WOONSOCKET — A team of real estate inspectors is expected to begin working in the field within a few days as the first full-blown property revaluation in a decade gets under way, tax officials say.

Although the process is the first of its kind since 1998, it’s been even longer since a revaluation has taken place while real estate values are in the midst of a major nosedive. That hasn’t happened since at least 1988, says Tax Assessor Arthur Bouchard.
While it seems safe to say that property values will be trending downward, it’s impossible to forecast the depth of the trough, or what effect it will have on individual tax bills, says the tax assessor. The decline in property values will probably be most pronounced in marginal or blighted areas, he adds.
“It’s too early to make any determinations how this will affect the average taxpayer,” says Bouchard. “There’s just too many variables to put out a statistic on it that’s going to apply throughout the city.”
State law compels the city to perform revaluation on a regular basis so that all property owners are taxed on values that are current. Every three years, cities and towns may perform an abbreviated version of the process using recent property sales as a gauge for making adjustments in the overall tax base.
Once each decade, however, municipalities must perform a much more rigorous, hands-on version of revaluation that involves physical inspection of every parcel in the city, and the collection of reams of fresh data.
Vision Appraisal Technologies of Northborough, Mass., was recently hired to perform the process at a cost of $448,600. The company is under contract to inspect 7,565 homes, as well as several hundred more parcels, including condominiums, apartment houses, commercial buildings and vacant land, according to Bouchard.
A Vision Appraisal crew will set up shop on the fourth floor of City Hall on Monday and is expected to begin field work within a week, if not sooner, said Bouchard. Their goal is to determine property values as they exist on Dec. 31, 2008.
Individual property owners will be notified of their new assessments shortly after Vision Appaisal has completed the revaluation for the entire city, probably no later than April 2009, according to Bouchard. Those values will form the basis of tax bills the city will issue in July 2009 for the ensuing fiscal year.
Residents who think their assessments are too high may initially petition Vision Appraisal for an adjustment. The Tax Assessment Board of Review is the next avenue of appeal, followed by the Superior Court.

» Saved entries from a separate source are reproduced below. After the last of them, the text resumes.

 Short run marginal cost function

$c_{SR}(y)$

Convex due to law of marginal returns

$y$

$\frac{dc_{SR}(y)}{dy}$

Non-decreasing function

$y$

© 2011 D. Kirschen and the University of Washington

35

From Westerly to Washington State, there is no dearth of real estate indices of late chronicling the historic plunge in housing values, but it’s far too soon to tell how that will affect the pocketbooks of local residents in the wake of revaluation, according to Bouchard. There is plenty of confusion associated with revaluation, but the simple truth is that the city, by law, may collect no more in taxes than it needs to balance the budget — regardless of the worth of the real estate contained within its borders.
Thus, says Bouchard, if property values decline, the tax rate will likely have to be increased proportionally in order to keep tax collections constant. But that does not mean that individual tax bills will also rise — at least not all of them. The rule of thumb for revaluation, he says, is a third of all tax bills will increase, a third will decline and the balance will remain unchanged.

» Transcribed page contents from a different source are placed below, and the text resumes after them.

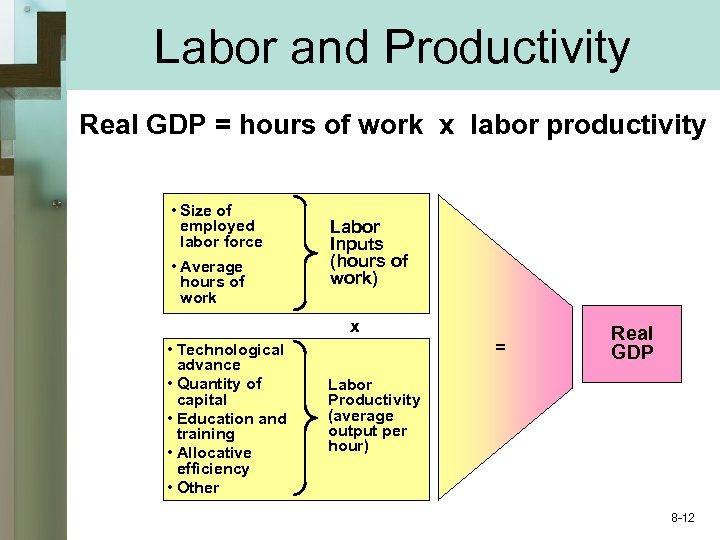 Labor and Productivity

Real GDP = hours of work x labor productivity

• Size of employed labor force

• Average hours of work

Labor Inputs (hours of work)

x

• Technological advance

• Quantity of capital

• Education and training

• Allocative efficiency

• Other

Labor Productivity (average output per hour)

=

Real GDP

8-12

There may be no precedent in recent history for a revaluation in the midst of a major contraction in the housing market, said Bouchard. Perhaps the best comparison came in 1988, when revaluation took place on the eve of a significant collapse in housing prices. The problem, said Bouchard, was that the official recorded values reflected the top of the market, just before the bottom fell out.
After appraisal notices were distributed, many residents complained that they could not sell their homes for the comparatively high values the city was taxing them on. Despite the complaints, it wasn’t until the next revaluation, three years later, that the city was able to resolve many of the problems.
“It was something similar to the situation we’re in now,” said Bouchard. “In fact, I think it was a little bit worse.”